**Source text:**
## begin
Erik Visits an American Grave, Part 1,831
This is the grave of Robert Frost.
Born in 1874 in San Francisco, Frost grew up pretty well off. His father was a newspaperman who edited the San Francisco Evening Bulletin. But he died of tuberculosis when his young son was 11 and left the family with almost nothing due to present financial circumstances. After that, his mother moved with the children to Lawrence, Massachusetts, where his grandfather, a mill owner lived. He briefly attended Dartmouth but didn’t really stick there. He came home, taught a bit, worked various odd jobs, and wrote poetry, which was really the only thing he cared about. He started selling a few poems, got married, and went back to college at Harvard for a couple of years, though he never graduated. As his grandfather was aging, he bought his beloved grandson a farm up in Derry, New Hampshire. That was the life Frost wanted–write in the morning, work outside in the afternoon.
The farm wasn’t particularly successful, though Frost enjoyed it. He started publishing his poetry more too. He had to support himself by something else than farming, so in 1906 he started teaching at a private academy and then at the New Hampshire Normal School, which is today Plymouth State University. In 1912, he was ready for a change. He and his family decided to move to England. They lived in a small town outside of London and Frost moved toward more consistent publication. He published his first book of poetry, A Boy’s Will, in 1913 and it came out in an American edition in 1915.
Shortly after that American edition was published, with World War I making things in England pretty not great, Frost and his family returned to the United States. He bought himself another farm, near Franconia, New Hampshire. He lived there in the summer until 1938. During the winters, he frequently taught literature at Amherst College and you can see his home in that town today, as you can the homes of the other rather large number of writers who have lived in that town. The main thing he tried to teach–and you can easily see this in his own writing–was to pay attention to how people actually spoke and to use plain language to get your point across.
## end
**Records shown:**
## begin
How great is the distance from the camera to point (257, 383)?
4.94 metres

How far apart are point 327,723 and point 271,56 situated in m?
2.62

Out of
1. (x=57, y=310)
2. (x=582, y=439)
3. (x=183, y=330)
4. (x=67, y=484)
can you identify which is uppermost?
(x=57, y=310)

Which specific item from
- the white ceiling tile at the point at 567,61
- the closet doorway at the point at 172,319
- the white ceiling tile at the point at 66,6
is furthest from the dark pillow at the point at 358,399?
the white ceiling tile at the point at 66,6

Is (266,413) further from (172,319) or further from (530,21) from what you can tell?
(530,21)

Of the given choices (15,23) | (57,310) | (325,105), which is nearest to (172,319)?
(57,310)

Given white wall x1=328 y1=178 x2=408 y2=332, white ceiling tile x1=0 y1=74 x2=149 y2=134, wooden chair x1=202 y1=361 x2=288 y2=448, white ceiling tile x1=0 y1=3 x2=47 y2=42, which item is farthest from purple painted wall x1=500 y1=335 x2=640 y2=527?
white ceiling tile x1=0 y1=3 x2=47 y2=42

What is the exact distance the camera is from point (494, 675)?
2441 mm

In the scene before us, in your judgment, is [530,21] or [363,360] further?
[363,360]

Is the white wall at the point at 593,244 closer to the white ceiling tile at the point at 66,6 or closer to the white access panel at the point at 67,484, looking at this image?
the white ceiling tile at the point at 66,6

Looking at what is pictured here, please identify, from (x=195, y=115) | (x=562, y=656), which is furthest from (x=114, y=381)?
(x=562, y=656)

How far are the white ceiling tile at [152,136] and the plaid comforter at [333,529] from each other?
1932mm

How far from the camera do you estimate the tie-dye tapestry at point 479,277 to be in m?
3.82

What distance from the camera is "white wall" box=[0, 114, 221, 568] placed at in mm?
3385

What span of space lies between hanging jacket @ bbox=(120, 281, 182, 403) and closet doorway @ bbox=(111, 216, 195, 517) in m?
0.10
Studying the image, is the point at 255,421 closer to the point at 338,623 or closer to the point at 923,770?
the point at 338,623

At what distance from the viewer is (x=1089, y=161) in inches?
## end
**Stated goal 1:** Replace "closer" with "nearer" throughout the entries in the stretch from the line containing "Studying the image, is" through the end of the entries, and reproduce that stretch with everything else left unchanged.
**Stated goal 2:** Pick up the text about Robert Frost's grave at the point where it stops and continue it.

**Written response 1:**
Studying the image, is the point at 255,421 nearer to the point at 338,623 or nearer to the point at 923,770?
the point at 338,623

At what distance from the viewer is (x=1089, y=161) in inches?

**Written response 2:**
Frost wasn’t just a poet. He was probably the most honored poet in twentieth century American history who did the rarest thing possible–he became popular. Only Walt Whitman and Sylvia Plath can really come close to Frost’s impact on the general public and of course most of Plath’s impact was after her death. T.S. Eliot too I suppose. Frost kept publishing his poetry at a pretty prodigious pace and he won his first Pulitzer Prize for 1923’s New Hampshire. That included such poems as “Stopping by Woods on a Snowy Evening,” Nothing Gold Can Stay,” and “Fire and Ice.” Let’s reprint “Stopping by Woods on a Snowy Evening,” a good example of his best work:
Whose woods these are I think I know.
His house is in the village though;
He will not see me stopping here
To watch his woods fill up with snow.My little horse must think it queer
To stop without a farmhouse near
Between the woods and frozen lake
The darkest evening of the year.He gives his harness bells a shake
To ask if there is some mistake.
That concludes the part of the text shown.